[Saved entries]

'''

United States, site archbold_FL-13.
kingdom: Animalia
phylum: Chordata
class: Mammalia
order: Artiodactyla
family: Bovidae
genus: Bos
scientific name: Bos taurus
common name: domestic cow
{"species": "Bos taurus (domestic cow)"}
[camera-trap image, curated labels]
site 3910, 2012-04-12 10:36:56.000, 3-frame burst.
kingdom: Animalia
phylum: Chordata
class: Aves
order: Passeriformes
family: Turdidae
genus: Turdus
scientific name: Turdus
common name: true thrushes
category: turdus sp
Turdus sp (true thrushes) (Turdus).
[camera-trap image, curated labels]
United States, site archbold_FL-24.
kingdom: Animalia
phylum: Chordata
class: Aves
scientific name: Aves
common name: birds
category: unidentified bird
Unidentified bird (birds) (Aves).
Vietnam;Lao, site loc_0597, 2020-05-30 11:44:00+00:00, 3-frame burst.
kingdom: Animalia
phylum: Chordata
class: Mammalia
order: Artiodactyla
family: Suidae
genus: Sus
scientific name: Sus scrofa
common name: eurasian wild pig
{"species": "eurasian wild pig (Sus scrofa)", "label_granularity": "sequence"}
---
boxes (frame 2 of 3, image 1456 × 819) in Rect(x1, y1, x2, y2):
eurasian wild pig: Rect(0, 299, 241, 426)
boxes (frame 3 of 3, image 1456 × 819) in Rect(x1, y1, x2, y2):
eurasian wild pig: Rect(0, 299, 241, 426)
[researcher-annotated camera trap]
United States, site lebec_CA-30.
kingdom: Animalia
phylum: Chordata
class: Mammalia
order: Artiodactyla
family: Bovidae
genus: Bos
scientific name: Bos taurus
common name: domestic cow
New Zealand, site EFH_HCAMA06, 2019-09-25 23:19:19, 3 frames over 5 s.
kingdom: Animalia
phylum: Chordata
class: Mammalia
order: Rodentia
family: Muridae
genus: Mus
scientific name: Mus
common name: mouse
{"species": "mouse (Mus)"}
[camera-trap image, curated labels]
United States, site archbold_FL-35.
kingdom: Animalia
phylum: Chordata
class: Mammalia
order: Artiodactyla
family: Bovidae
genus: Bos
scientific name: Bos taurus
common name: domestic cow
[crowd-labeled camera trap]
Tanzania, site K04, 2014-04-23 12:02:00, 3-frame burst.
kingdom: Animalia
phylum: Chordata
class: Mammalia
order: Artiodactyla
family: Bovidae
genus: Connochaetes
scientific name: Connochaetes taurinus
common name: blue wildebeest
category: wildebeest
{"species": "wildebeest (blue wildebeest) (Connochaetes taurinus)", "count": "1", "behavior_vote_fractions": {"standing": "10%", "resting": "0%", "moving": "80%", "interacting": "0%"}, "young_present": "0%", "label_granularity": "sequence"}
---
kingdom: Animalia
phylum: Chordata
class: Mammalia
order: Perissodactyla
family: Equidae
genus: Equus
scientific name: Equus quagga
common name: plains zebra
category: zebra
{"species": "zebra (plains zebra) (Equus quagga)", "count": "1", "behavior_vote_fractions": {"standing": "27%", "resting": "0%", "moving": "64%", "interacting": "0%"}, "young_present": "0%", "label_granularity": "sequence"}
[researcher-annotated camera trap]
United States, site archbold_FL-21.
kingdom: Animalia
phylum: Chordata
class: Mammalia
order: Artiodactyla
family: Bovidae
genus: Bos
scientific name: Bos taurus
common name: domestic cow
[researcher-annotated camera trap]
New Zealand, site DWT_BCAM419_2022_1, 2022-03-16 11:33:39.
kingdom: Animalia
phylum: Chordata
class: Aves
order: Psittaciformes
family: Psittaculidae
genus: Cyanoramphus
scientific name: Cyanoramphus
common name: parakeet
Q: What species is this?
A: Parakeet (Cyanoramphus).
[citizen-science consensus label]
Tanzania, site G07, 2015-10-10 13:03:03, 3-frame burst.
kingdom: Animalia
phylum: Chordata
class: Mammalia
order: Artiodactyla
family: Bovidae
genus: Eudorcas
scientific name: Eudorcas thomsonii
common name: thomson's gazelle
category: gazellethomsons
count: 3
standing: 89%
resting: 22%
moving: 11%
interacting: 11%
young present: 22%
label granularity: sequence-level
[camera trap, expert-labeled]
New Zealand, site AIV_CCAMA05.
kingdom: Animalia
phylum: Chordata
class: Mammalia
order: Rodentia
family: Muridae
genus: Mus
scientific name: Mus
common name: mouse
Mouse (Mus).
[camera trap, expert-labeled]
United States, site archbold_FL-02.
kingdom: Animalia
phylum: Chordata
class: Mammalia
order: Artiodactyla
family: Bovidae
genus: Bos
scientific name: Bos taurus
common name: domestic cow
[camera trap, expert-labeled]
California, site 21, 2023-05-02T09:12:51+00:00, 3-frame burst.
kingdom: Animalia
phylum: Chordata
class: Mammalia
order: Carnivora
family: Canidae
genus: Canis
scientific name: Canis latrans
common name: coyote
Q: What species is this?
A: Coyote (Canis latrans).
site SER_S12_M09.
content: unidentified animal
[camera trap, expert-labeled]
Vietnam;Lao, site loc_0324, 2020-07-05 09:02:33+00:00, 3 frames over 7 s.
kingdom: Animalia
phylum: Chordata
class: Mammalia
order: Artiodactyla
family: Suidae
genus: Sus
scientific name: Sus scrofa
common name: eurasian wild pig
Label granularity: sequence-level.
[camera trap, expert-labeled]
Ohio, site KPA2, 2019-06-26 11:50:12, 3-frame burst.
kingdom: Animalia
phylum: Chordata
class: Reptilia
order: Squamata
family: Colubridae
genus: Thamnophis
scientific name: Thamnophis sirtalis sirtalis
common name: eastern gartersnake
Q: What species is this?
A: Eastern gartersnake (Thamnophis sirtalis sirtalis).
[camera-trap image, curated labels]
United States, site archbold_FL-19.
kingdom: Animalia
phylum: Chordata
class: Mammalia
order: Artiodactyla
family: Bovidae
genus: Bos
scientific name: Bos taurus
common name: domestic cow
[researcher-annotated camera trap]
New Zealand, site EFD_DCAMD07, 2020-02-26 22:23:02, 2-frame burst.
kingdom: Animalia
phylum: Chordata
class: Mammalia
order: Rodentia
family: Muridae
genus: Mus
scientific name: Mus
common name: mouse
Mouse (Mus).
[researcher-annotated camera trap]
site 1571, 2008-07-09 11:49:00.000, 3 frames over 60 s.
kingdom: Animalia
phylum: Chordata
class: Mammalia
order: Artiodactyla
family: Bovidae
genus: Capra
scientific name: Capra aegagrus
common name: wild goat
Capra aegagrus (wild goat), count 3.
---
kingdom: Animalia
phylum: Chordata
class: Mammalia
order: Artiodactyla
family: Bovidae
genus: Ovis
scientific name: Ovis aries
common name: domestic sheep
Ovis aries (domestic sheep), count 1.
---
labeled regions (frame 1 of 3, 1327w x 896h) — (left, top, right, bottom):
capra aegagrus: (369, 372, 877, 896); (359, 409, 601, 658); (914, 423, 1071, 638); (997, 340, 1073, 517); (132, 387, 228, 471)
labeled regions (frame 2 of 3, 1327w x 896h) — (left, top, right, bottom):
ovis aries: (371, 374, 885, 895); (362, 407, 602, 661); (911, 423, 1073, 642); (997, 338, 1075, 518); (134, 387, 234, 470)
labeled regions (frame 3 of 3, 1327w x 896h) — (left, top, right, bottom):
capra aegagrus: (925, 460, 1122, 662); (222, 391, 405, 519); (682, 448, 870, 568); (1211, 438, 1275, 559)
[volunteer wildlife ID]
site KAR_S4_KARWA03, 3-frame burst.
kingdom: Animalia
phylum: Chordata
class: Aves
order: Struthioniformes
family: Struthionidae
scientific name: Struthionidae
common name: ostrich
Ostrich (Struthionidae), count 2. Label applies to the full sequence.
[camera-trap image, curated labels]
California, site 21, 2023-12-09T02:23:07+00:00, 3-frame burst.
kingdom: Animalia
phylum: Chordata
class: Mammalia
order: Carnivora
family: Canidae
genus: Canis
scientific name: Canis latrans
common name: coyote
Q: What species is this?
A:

'''

In the entries above, count the lines that contain the string "burst" and reply with the number only.

- [Solution to the exercise] 9